#### [What the exercise asks]
Put every line of the data below into a JSON list of strings, one string per line, skipping blank lines. Leave the picture markers out.

(Spatial reasoning data from images)
++++++++++++++++++++
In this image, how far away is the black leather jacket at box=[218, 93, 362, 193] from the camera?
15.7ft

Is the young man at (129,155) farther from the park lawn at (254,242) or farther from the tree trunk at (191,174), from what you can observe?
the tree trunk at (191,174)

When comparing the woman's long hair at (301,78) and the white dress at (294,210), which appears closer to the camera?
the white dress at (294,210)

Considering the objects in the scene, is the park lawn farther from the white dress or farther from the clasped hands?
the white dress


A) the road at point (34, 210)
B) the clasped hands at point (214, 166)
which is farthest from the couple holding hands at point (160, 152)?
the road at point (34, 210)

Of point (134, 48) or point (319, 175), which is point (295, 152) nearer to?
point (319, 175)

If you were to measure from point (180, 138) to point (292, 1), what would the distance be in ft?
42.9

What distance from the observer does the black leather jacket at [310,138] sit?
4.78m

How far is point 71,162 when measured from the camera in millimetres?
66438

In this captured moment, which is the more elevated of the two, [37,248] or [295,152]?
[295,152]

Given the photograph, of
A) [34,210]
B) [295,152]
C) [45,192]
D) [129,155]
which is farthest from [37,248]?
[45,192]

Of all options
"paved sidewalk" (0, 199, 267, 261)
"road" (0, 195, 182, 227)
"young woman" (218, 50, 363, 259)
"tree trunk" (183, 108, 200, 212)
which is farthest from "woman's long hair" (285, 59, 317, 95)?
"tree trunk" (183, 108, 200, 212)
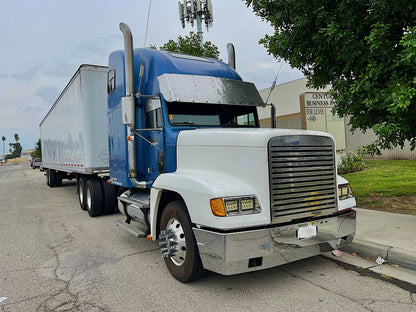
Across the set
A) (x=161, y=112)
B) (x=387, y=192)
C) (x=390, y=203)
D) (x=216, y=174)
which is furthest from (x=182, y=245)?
(x=387, y=192)

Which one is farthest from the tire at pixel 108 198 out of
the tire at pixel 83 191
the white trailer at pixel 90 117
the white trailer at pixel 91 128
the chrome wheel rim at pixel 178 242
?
the chrome wheel rim at pixel 178 242

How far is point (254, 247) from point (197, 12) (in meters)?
20.4

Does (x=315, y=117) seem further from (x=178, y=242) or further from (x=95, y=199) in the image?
(x=178, y=242)

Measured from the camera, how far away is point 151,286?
395 cm

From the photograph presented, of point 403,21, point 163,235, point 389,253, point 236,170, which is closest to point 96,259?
point 163,235

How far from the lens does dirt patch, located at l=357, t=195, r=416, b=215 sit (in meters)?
6.92

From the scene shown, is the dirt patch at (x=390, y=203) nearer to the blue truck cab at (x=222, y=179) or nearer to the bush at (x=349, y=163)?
the blue truck cab at (x=222, y=179)

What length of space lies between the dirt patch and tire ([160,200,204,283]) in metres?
5.03

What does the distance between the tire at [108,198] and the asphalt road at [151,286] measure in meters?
2.64

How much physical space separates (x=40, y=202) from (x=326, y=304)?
441 inches

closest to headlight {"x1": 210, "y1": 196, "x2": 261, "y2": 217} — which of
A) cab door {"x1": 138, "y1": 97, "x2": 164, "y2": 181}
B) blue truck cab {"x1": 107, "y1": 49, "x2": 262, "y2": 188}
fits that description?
blue truck cab {"x1": 107, "y1": 49, "x2": 262, "y2": 188}

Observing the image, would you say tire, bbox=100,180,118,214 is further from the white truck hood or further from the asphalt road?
the white truck hood

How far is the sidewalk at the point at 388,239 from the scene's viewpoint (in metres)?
4.34

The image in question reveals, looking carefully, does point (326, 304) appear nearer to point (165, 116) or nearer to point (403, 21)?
point (165, 116)
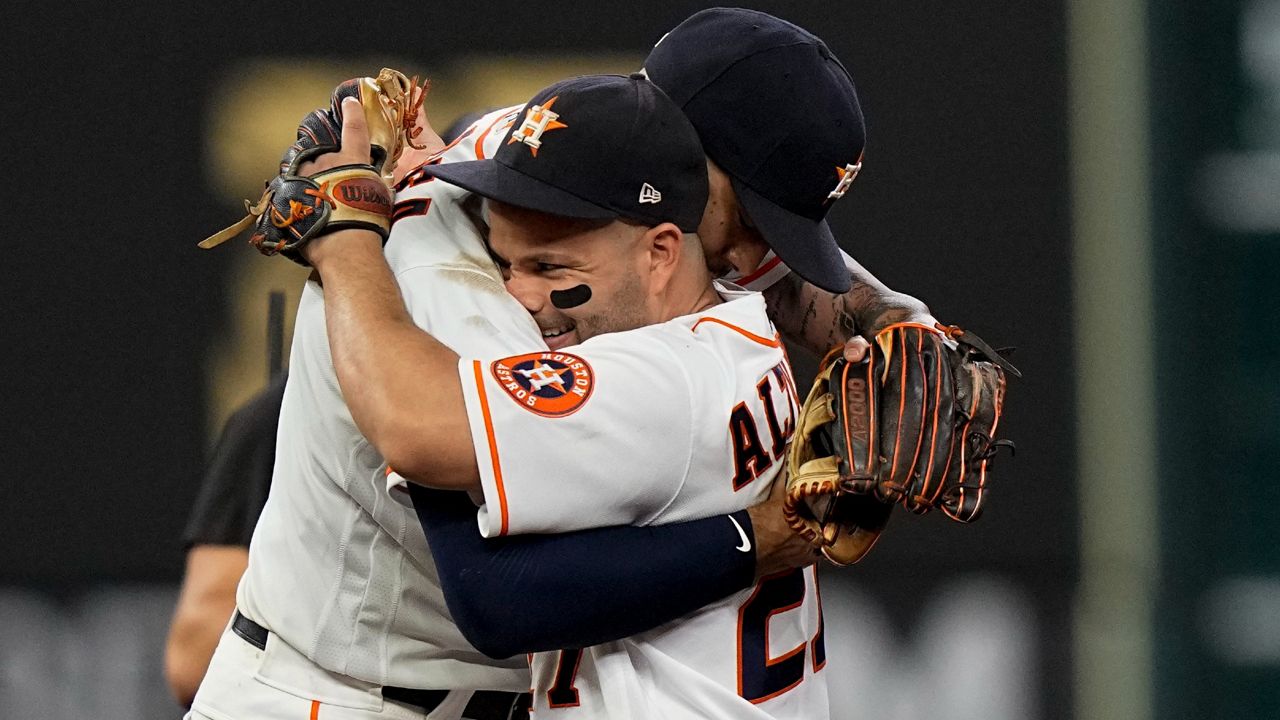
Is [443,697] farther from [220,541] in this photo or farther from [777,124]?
[220,541]

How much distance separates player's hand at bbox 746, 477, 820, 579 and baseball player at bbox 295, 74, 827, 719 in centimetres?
2

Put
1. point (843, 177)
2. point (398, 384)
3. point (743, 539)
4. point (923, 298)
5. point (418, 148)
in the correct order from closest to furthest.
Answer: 1. point (398, 384)
2. point (743, 539)
3. point (843, 177)
4. point (418, 148)
5. point (923, 298)

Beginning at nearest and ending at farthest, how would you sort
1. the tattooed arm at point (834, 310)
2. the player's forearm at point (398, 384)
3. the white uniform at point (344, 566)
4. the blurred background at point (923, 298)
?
the player's forearm at point (398, 384)
the white uniform at point (344, 566)
the tattooed arm at point (834, 310)
the blurred background at point (923, 298)

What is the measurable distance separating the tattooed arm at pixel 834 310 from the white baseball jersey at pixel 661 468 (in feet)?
0.93

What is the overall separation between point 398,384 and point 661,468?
0.25 meters

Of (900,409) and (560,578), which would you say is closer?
(560,578)

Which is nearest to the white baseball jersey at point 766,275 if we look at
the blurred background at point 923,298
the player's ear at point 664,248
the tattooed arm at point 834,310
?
the tattooed arm at point 834,310

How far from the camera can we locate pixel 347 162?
1521 mm

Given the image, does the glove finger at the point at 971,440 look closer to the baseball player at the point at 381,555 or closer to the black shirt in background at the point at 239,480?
the baseball player at the point at 381,555

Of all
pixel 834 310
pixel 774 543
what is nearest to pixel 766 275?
pixel 834 310

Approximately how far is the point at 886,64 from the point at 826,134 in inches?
67.4

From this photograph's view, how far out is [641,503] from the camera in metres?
1.41

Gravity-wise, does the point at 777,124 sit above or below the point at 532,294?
above

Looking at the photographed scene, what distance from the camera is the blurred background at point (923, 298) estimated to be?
10.5ft
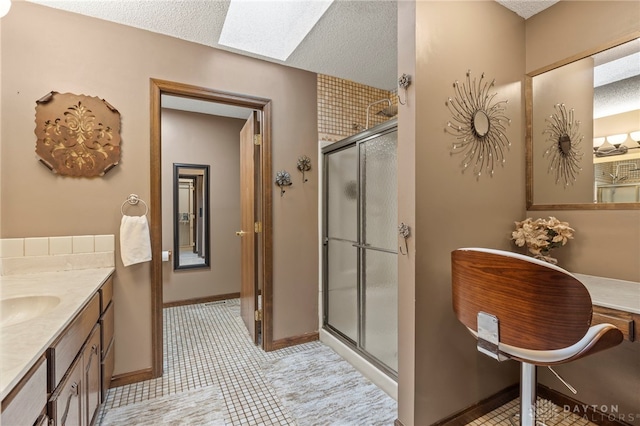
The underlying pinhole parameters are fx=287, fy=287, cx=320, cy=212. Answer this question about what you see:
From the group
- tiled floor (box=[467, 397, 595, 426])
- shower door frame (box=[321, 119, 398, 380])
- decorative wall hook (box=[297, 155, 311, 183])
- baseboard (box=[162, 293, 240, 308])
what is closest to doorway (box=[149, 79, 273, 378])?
decorative wall hook (box=[297, 155, 311, 183])

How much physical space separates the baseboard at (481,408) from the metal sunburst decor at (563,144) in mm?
1337

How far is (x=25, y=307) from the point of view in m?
1.27

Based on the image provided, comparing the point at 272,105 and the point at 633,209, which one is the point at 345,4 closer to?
the point at 272,105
++++++++++++++++++++
#### [Expected answer]
[
  "In this image, how far away is the black leather jacket at box=[218, 93, 362, 193] from the camera?",
  "15.7ft",
  "Is the young man at (129,155) farther from the park lawn at (254,242) or farther from the tree trunk at (191,174), from what you can observe?",
  "the tree trunk at (191,174)",
  "When comparing the woman's long hair at (301,78) and the white dress at (294,210), which appears closer to the camera?",
  "the white dress at (294,210)",
  "Considering the objects in the scene, is the park lawn farther from the white dress or farther from the clasped hands?",
  "the white dress",
  "A) the road at point (34, 210)",
  "B) the clasped hands at point (214, 166)",
  "which is farthest from the couple holding hands at point (160, 152)?",
  "the road at point (34, 210)",
  "Of point (134, 48) or point (319, 175), which is point (295, 152) nearer to?",
  "point (319, 175)",
  "If you were to measure from point (180, 138) to point (292, 1), what would the distance be in ft?",
  "42.9",
  "What distance from the observer does the black leather jacket at [310,138] sit?",
  "4.78m",
  "How far is point 71,162 when measured from the camera in millimetres?",
  "66438",
  "In this captured moment, which is the more elevated of the two, [37,248] or [295,152]?",
  "[295,152]",
  "Given the photograph, of",
  "A) [34,210]",
  "B) [295,152]",
  "C) [45,192]",
  "D) [129,155]",
  "which is farthest from [37,248]?",
  "[45,192]",
  "Of all options",
  "\"paved sidewalk\" (0, 199, 267, 261)",
  "\"road\" (0, 195, 182, 227)",
  "\"young woman\" (218, 50, 363, 259)",
  "\"tree trunk\" (183, 108, 200, 212)",
  "which is farthest from \"woman's long hair\" (285, 59, 317, 95)?",
  "\"tree trunk\" (183, 108, 200, 212)",
  "Across the set",
  "A) (x=161, y=112)",
  "B) (x=387, y=192)",
  "C) (x=390, y=203)",
  "D) (x=216, y=174)",
  "which is furthest from (x=182, y=245)?",
  "(x=387, y=192)",
  "Which one is farthest from the tire at pixel 108 198 out of",
  "the tire at pixel 83 191",
  "the white trailer at pixel 90 117",
  "the white trailer at pixel 91 128",
  "the chrome wheel rim at pixel 178 242",
  "?",
  "the chrome wheel rim at pixel 178 242",
  "How far is point (254, 247) from point (197, 12) (in meters)?",
  "20.4",
  "Does (x=315, y=117) seem further from (x=178, y=242) or further from (x=95, y=199) in the image?",
  "(x=178, y=242)",
  "Measured from the camera, how far away is point 151,286?",
  "395 cm",
  "From the photograph presented, of point 403,21, point 163,235, point 389,253, point 236,170, which is closest to point 96,259?",
  "point 163,235",
  "How far from the lens does dirt patch, located at l=357, t=195, r=416, b=215 sit (in meters)?",
  "6.92",
  "From the scene shown, is the dirt patch at (x=390, y=203) nearer to the blue truck cab at (x=222, y=179) or nearer to the bush at (x=349, y=163)?",
  "the blue truck cab at (x=222, y=179)",
  "What length of space lies between the dirt patch and tire ([160,200,204,283]) in metres?",
  "5.03",
  "What does the distance between the tire at [108,198] and the asphalt road at [151,286] measure in meters?",
  "2.64",
  "How much physical space separates (x=40, y=202) from (x=326, y=304)?",
  "441 inches",
  "closest to headlight {\"x1\": 210, \"y1\": 196, \"x2\": 261, \"y2\": 217} — which of",
  "A) cab door {\"x1\": 138, \"y1\": 97, \"x2\": 164, \"y2\": 181}",
  "B) blue truck cab {\"x1\": 107, \"y1\": 49, \"x2\": 262, \"y2\": 188}",
  "fits that description?",
  "blue truck cab {\"x1\": 107, \"y1\": 49, \"x2\": 262, \"y2\": 188}",
  "Observing the image, would you say tire, bbox=100,180,118,214 is further from the white truck hood or further from the asphalt road?",
  "the white truck hood",
  "How far is the sidewalk at the point at 388,239 from the scene's viewpoint (in metres)?",
  "4.34",
  "The image in question reveals, looking carefully, does point (326, 304) appear nearer to point (165, 116) or nearer to point (403, 21)?",
  "point (165, 116)",
  "Is [443,697] farther from [220,541] in this photo or farther from [777,124]?",
  "[220,541]",
  "How much distance separates player's hand at bbox 746, 477, 820, 579 and baseball player at bbox 295, 74, 827, 719 in centimetres?",
  "2",
  "Put",
  "1. point (843, 177)",
  "2. point (398, 384)",
  "3. point (743, 539)",
  "4. point (923, 298)",
  "5. point (418, 148)",
  "in the correct order from closest to furthest.",
  "Answer: 1. point (398, 384)",
  "2. point (743, 539)",
  "3. point (843, 177)",
  "4. point (418, 148)",
  "5. point (923, 298)",
  "Beginning at nearest and ending at farthest, how would you sort",
  "1. the tattooed arm at point (834, 310)",
  "2. the player's forearm at point (398, 384)",
  "3. the white uniform at point (344, 566)",
  "4. the blurred background at point (923, 298)",
  "?",
  "the player's forearm at point (398, 384)",
  "the white uniform at point (344, 566)",
  "the tattooed arm at point (834, 310)",
  "the blurred background at point (923, 298)",
  "What is the measurable distance separating the tattooed arm at pixel 834 310 from the white baseball jersey at pixel 661 468 (in feet)?",
  "0.93",
  "What is the overall separation between point 398,384 and point 661,468?",
  "0.25 meters",
  "Of (900,409) and (560,578), which would you say is closer?",
  "(560,578)",
  "Which is nearest to the white baseball jersey at point 766,275 if we look at",
  "the blurred background at point 923,298",
  "the player's ear at point 664,248",
  "the tattooed arm at point 834,310",
  "?",
  "the tattooed arm at point 834,310",
  "How far from the camera can we locate pixel 347 162?",
  "1521 mm",
  "Given the image, does the glove finger at the point at 971,440 look closer to the baseball player at the point at 381,555 or closer to the black shirt in background at the point at 239,480?",
  "the baseball player at the point at 381,555",
  "Of all",
  "pixel 834 310",
  "pixel 774 543",
  "what is nearest to pixel 766 275?",
  "pixel 834 310",
  "Approximately how far is the point at 886,64 from the point at 826,134 in inches?",
  "67.4",
  "From this photograph's view, how far out is [641,503] from the camera in metres?",
  "1.41",
  "Gravity-wise, does the point at 777,124 sit above or below the point at 532,294?",
  "above",
  "Looking at the photographed scene, what distance from the camera is the blurred background at point (923, 298) estimated to be?",
  "10.5ft",
  "The underlying pinhole parameters are fx=287, fy=287, cx=320, cy=212. Answer this question about what you see:",
  "From the group",
  "- tiled floor (box=[467, 397, 595, 426])",
  "- shower door frame (box=[321, 119, 398, 380])",
  "- decorative wall hook (box=[297, 155, 311, 183])",
  "- baseboard (box=[162, 293, 240, 308])",
  "what is closest to doorway (box=[149, 79, 273, 378])?",
  "decorative wall hook (box=[297, 155, 311, 183])",
  "How much physical space separates the baseboard at (481,408) from the metal sunburst decor at (563,144) in mm?",
  "1337",
  "How far is (x=25, y=307) from the point of view in m?",
  "1.27",
  "Based on the image provided, comparing the point at 272,105 and the point at 633,209, which one is the point at 345,4 closer to?",
  "the point at 272,105"
]